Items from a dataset
==============================

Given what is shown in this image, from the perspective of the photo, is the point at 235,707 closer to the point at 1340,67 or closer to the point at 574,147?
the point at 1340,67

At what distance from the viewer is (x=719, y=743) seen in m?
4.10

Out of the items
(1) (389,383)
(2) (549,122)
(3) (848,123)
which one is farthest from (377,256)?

==============================

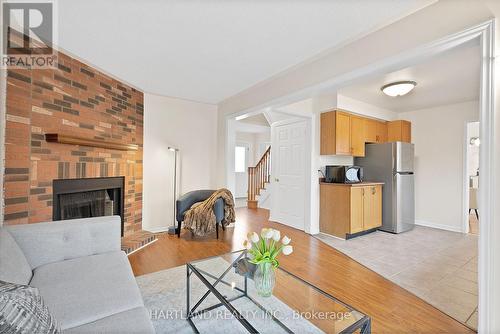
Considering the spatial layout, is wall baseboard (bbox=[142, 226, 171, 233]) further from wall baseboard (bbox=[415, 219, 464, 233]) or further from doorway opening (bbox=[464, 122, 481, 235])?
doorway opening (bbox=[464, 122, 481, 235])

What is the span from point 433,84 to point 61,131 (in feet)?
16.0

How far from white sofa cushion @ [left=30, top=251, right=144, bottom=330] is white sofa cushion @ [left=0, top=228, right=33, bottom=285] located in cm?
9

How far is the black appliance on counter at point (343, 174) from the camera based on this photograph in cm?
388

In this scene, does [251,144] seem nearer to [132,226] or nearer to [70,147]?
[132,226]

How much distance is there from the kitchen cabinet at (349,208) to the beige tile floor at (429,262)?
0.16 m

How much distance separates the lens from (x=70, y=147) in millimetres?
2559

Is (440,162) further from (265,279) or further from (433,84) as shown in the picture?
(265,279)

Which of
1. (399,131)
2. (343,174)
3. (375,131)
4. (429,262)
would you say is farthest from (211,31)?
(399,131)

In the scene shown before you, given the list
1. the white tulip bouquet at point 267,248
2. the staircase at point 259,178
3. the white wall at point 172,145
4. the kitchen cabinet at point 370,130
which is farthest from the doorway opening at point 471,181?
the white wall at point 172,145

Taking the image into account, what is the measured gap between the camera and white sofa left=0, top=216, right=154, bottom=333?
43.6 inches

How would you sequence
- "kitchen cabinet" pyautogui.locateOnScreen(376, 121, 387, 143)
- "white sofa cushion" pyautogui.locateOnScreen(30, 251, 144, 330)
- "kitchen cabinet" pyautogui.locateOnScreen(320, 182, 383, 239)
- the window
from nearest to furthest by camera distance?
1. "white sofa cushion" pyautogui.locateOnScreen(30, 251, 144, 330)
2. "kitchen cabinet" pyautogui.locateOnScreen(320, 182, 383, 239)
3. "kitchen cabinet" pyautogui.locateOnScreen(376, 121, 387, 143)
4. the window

==============================

AIM
Please gather every line of the data above that contains the string "distance", matching case exactly, and copy each of those lines.

EXERCISE ANSWER
At what distance from the viewer is (x=719, y=743) seen in m?
How much distance is there from the kitchen cabinet at (349,208) to the beige tile floor at (429,262)?
How much distance separates the lens from (x=70, y=147) in millimetres?
from nearest to furthest by camera distance?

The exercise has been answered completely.